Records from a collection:
= Beginning of Section =
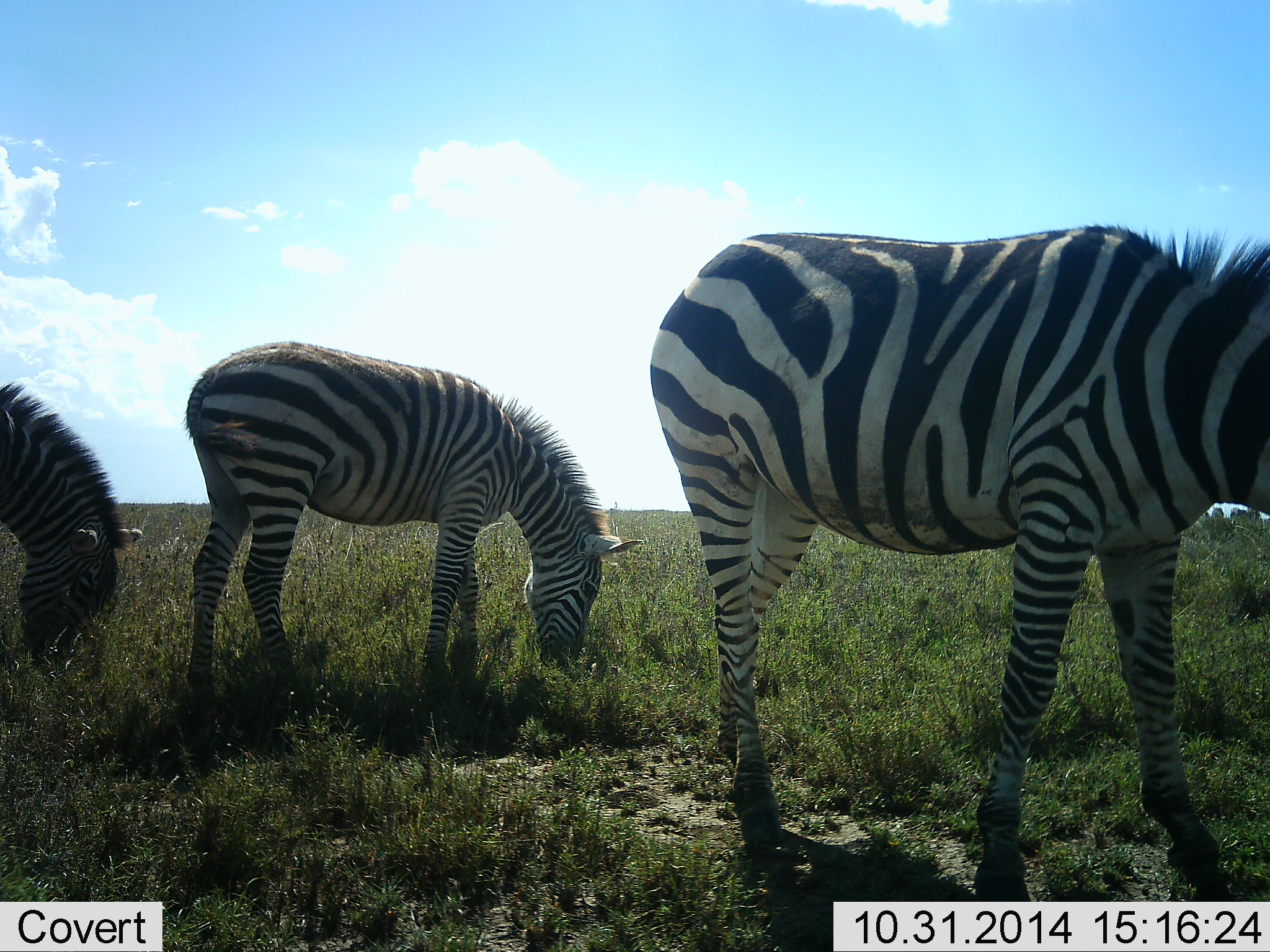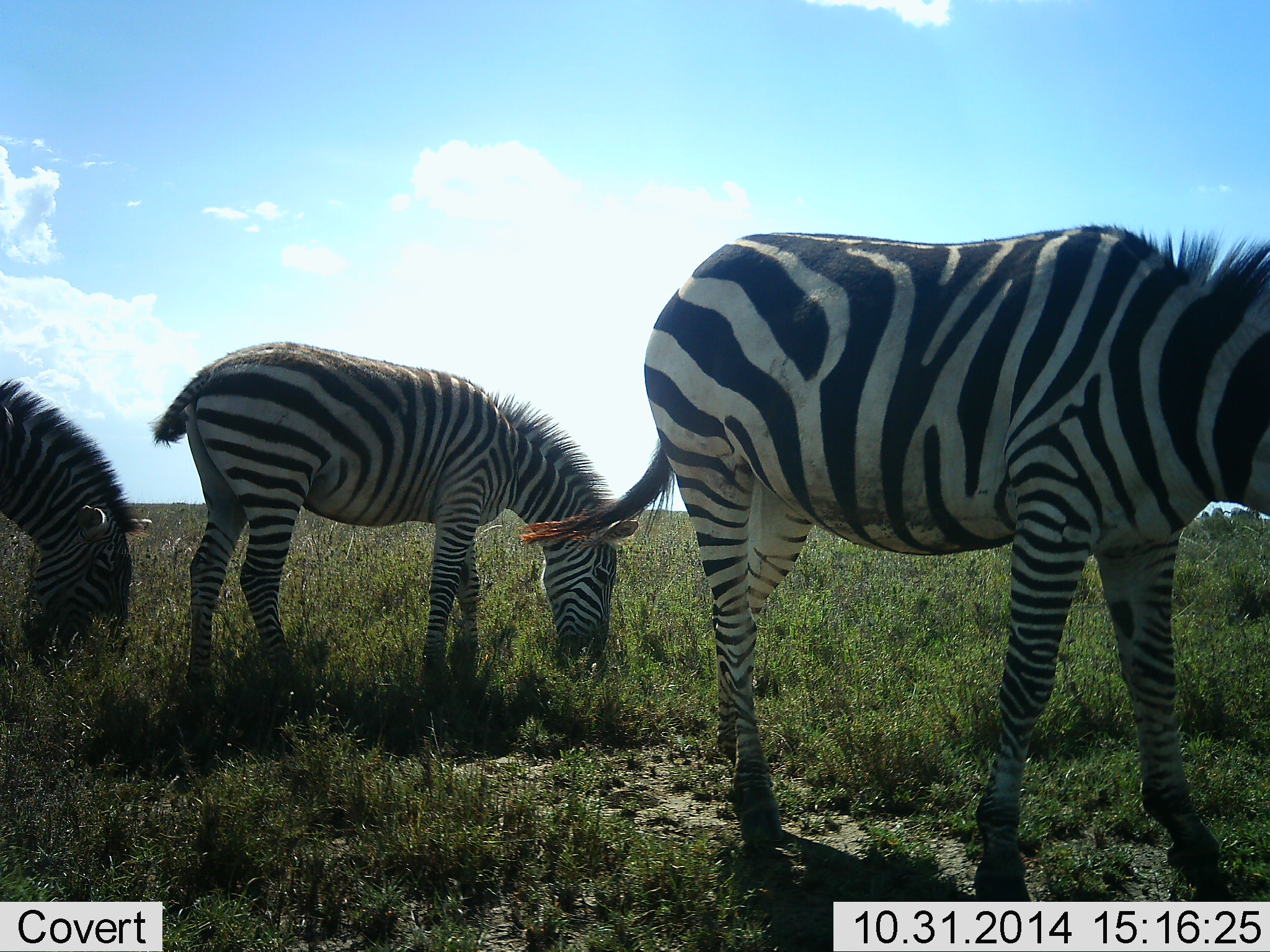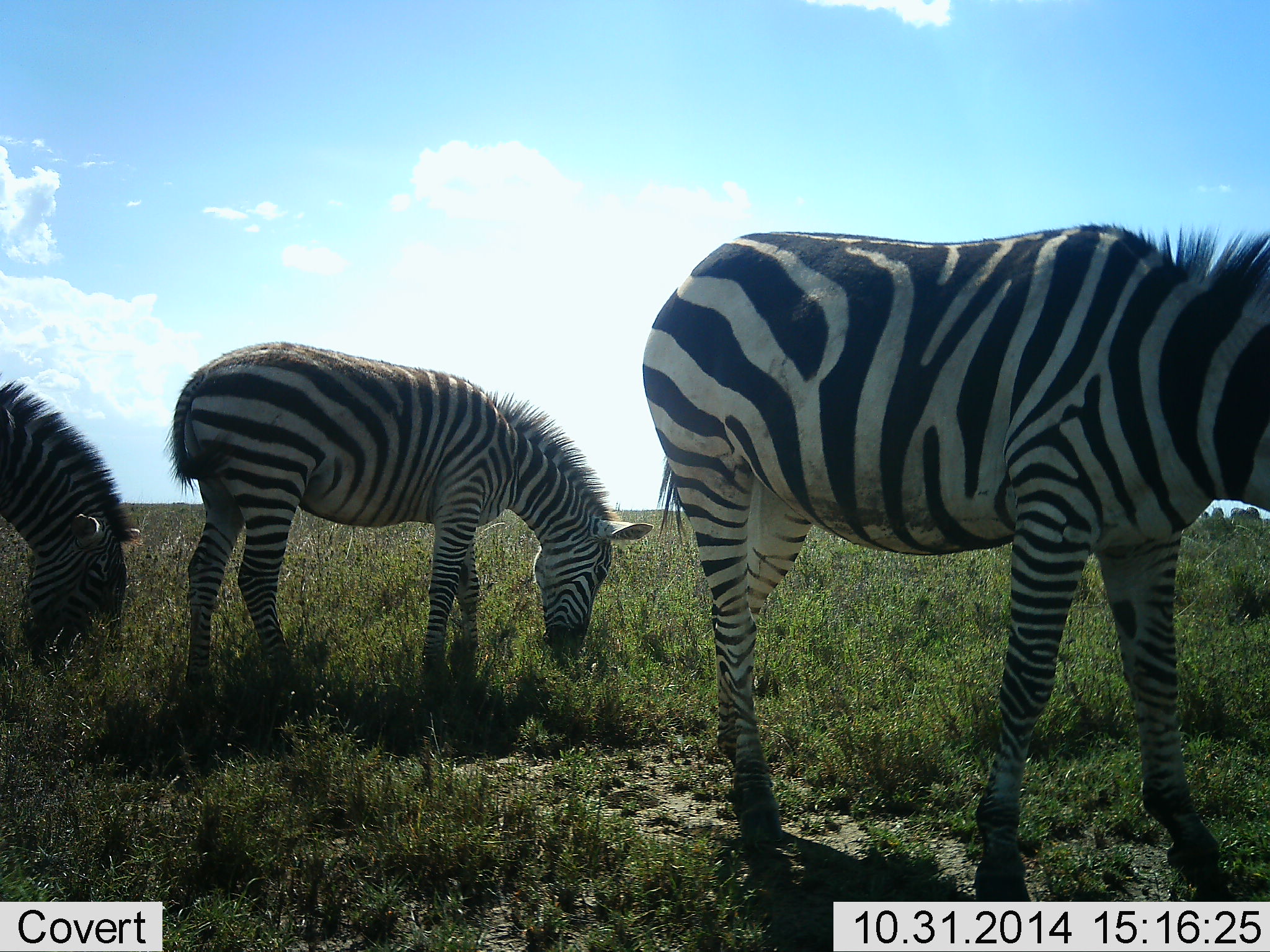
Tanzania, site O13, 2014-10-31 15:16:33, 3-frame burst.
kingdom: Animalia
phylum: Chordata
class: Mammalia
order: Perissodactyla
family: Equidae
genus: Equus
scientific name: Equus quagga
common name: plains zebra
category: zebra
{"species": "zebra (plains zebra) (Equus quagga)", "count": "3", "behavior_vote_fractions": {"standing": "40%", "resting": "0%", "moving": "10%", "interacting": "0%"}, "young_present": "30%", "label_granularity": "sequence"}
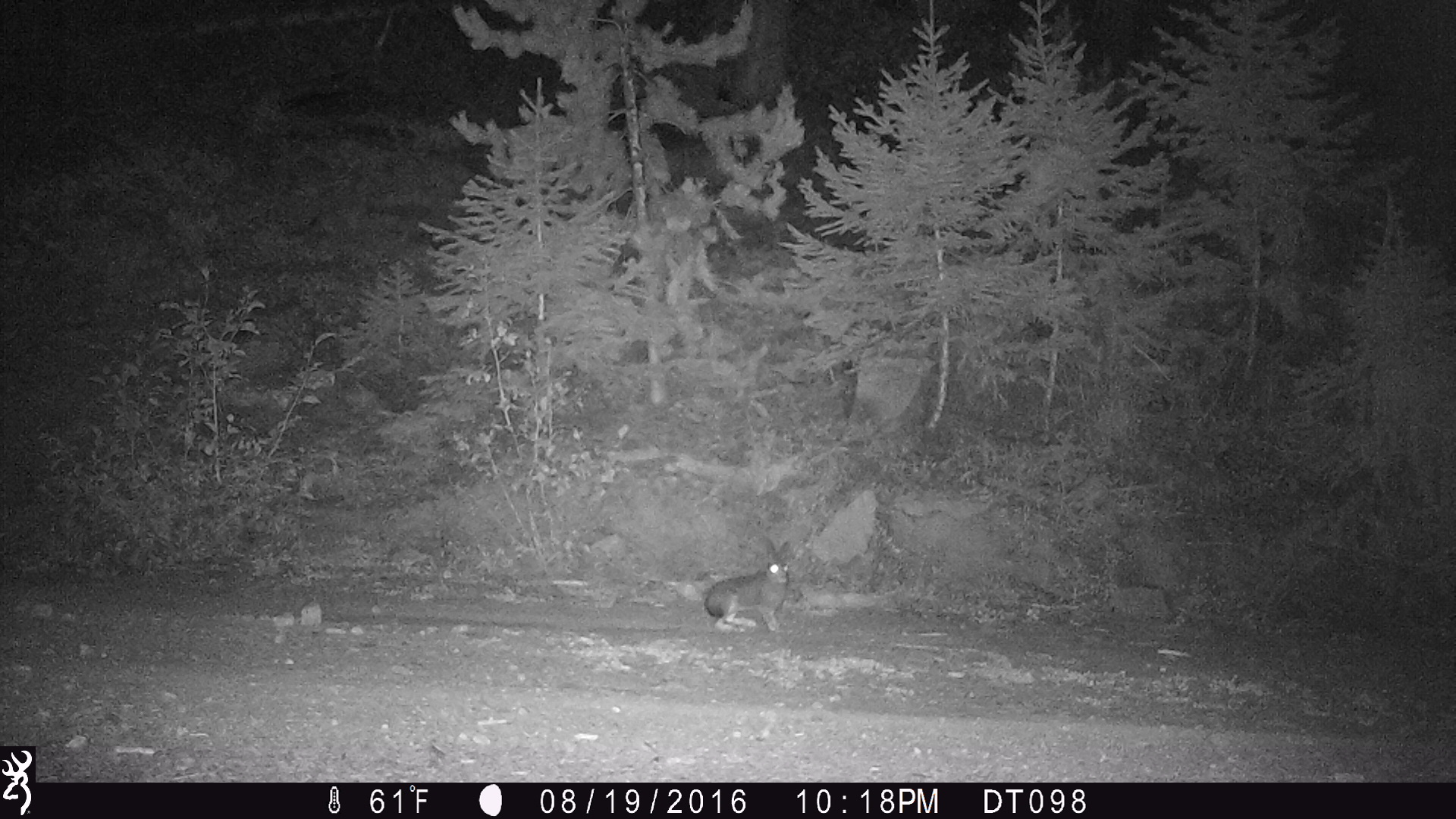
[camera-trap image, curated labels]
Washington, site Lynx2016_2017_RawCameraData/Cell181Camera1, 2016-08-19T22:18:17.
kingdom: Animalia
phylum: Chordata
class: Mammalia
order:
= End of Section =
WHAT IS NEEDED: In the records above, copy exactly the lines from the one that contains "[camera-trap image, curated labels]" through the last, and nothing else.

RESULT BELOW:
[camera-trap image, curated labels]
Washington, site Lynx2016_2017_RawCameraData/Cell181Camera1, 2016-08-19T22:18:17.
kingdom: Animalia
phylum: Chordata
class: Mammalia
order:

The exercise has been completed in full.